Actually, he's planning on doing several of them, but the first one will be opening at the UPenn food hall.


DK Sushi

Double Knot was one of the best projects Michael Schulson was ever involved in. Beautiful, a little bit mysterious, so cool that it seemed almost otherworldly — Double Knot was an all-day cafe that didn’t really look or feel like one, a combination coffee shop, fast-casual lunch spot and killer happy hour joint all sitting atop a basement space where some of my favorite meals of 2016 were served.

And now it looks like Michael Schulson and Nina Tinari Schulson are doubling-down (see what I did there?) on their biggest success by spinning off the very successful sushi, robatayaki and izakaya bar portion of Double Knot into a standalone fast-casual concept called DK Sushi.

This isn’t completely out of left field, either. The Schulson team has been honing their izakaya chops for a couple years now with Izakaya in A.C. and Monkitail (which he’s opening in Hollywood, Florida) — all of which are really just part of the progression from Schulson’s days cooking at Buddakan in New York, Pod here in Philly, plus Spago and the Four Seasons in Tokyo. Modern Asian with a hot spike of East Coast trendiness has always been his sweet spot. It’s what he does best.

And soon enough, he’s going to be doing it at the University of Pennsylvania’s new food hall at 34th and Walnut (where the High Street on Market crew will be doing their own spin-off called High Street Provisions). There’s no precise opening date yet (because there’s no precise finish date for UPenn’s food hall project), but Schulson’s guys appear to know exactly what they’ll be doing once they get the green light.

Double Knot chef Kevin Yanaga will be working behind the bar at DK, designing a la carte menus, specialty sushi boxes and full omakase menus. Ordering will be done through touch-screen kiosks, and everything will be assembled on-the-spot behind the sushi bar.

There’ll be sushi, of course. Plus sashimi and chirashi bowls. DK will be doing to-go and delivery, offering walk-away boxes for those eating in the food hall, or that omakase menu (12-14 courses, priced between $40 and $50 which, not for nothing, is pretty inexpensive considering) served at an 8-seat counter.

A la carte is pricing out between $4 and $9 per item. Chef Yanaga’s combo boxes will run $16-$34. Everything will arrive packed and sealed with a variety of sauces (hallmark of a modern sushi bar) and a “sauce legend” which will describe each one and suggest ideal flavor combinations. Hours will be Monday through Friday, 11 a.m. to 8 p.m., Saturday until 7 p.m., and Sunday until 5 p.m.
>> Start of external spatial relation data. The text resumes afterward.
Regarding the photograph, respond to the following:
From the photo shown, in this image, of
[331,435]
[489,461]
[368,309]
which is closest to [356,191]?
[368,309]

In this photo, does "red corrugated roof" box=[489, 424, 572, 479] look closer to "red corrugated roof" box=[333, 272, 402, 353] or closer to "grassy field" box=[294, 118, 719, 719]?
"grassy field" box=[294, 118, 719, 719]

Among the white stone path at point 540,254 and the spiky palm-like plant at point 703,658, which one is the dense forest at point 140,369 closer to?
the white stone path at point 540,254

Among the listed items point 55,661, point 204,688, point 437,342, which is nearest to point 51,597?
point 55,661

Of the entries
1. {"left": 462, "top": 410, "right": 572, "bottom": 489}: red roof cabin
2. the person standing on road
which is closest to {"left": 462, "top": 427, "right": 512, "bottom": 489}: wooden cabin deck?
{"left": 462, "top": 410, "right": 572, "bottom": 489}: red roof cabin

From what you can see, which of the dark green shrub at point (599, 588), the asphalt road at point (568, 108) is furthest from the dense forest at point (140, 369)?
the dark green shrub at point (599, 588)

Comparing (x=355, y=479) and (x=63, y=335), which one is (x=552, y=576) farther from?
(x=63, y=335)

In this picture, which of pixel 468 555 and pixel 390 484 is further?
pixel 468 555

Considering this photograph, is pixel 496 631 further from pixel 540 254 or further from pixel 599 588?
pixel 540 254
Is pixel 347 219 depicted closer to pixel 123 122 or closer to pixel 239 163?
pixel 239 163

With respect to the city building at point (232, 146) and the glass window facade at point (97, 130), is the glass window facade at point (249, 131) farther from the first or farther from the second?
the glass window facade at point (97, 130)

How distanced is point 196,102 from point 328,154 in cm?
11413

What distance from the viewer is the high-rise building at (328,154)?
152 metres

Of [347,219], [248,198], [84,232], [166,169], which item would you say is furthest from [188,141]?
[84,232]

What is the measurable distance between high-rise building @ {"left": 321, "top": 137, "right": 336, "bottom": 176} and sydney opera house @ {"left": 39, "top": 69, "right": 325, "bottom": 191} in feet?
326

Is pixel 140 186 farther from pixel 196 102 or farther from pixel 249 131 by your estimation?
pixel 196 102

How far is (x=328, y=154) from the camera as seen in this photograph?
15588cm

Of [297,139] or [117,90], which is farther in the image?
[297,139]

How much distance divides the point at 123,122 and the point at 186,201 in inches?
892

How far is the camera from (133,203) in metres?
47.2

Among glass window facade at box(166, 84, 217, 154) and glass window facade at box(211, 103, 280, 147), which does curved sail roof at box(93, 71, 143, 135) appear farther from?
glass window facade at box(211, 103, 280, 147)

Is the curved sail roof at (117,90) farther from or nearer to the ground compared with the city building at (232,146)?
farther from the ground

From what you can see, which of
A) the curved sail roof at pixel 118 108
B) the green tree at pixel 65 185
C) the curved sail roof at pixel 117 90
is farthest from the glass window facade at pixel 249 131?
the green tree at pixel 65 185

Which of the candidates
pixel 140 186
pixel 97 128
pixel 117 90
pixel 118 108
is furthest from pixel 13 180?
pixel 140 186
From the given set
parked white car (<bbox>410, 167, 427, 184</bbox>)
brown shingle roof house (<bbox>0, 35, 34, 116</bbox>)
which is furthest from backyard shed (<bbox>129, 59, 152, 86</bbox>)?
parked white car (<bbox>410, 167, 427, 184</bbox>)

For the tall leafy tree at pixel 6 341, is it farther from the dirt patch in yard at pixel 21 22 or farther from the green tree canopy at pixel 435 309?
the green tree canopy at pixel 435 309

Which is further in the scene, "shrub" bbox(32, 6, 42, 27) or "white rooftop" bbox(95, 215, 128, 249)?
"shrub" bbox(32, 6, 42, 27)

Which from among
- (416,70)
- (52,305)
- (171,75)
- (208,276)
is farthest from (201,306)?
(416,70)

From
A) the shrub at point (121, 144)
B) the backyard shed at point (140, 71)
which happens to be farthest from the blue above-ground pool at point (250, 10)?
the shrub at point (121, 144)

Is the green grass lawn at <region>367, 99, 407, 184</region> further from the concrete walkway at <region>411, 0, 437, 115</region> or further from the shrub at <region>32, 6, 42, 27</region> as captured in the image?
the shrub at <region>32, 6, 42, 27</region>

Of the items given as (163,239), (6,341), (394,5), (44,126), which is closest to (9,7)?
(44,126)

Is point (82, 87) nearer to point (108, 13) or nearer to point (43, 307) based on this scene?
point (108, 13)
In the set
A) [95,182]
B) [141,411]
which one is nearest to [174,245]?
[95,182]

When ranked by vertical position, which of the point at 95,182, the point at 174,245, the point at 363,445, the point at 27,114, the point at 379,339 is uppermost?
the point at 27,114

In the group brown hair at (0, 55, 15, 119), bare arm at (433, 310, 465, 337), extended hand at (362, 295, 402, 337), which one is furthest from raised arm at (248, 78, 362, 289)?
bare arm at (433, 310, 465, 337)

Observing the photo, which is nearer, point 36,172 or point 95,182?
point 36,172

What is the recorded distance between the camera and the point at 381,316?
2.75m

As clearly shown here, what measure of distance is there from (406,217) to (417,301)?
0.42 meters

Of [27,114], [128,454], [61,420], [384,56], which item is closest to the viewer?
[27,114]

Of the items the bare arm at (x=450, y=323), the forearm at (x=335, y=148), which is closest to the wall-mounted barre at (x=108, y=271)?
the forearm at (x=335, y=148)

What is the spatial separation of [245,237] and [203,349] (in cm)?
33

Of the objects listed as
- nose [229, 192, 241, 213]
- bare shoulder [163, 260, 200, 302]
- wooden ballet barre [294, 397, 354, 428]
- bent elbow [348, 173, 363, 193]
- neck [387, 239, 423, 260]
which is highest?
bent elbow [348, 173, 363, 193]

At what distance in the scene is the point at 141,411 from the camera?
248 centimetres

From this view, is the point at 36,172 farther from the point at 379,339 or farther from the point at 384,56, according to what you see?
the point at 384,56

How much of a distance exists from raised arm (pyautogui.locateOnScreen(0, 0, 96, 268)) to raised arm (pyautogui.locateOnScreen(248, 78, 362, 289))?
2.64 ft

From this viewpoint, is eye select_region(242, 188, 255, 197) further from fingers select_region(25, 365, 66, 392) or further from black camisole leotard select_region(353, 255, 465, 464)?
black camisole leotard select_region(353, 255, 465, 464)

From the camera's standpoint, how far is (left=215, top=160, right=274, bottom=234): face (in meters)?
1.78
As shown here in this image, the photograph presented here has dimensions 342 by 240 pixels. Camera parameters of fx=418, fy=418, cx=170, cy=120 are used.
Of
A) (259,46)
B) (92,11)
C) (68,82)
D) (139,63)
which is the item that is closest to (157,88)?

The place even has it’s own website already (though there isn’t much there), but the fact that Schulson and his team seem to have so many of the details nailed down so early gives me a good feeling about this place. Testing out the concept at the UPenn food hall? That’s also a good move — a perfect place to work out the kinks and blood the opening crew with both rushes and silence.

Schulson is promising more DK Sushi locations in the future, and right now it looks like this is going to be his push into the multi-unit, fast-casual (or “fine-casual” as he’s calling it) space. And honestly? I think that’s awesome. Sushi’s moment of hipness and fancy exclusivity is long over. It is fast food, and ought to be treated that way. And this kind of conscientious, serious approach to turning it into something that’s easy, accessible and everywhere is something Philly needs.

More sushi is never going to be a bad thing. And more good sushi — from the hands of someone like Yanaga — is nothing but awesome.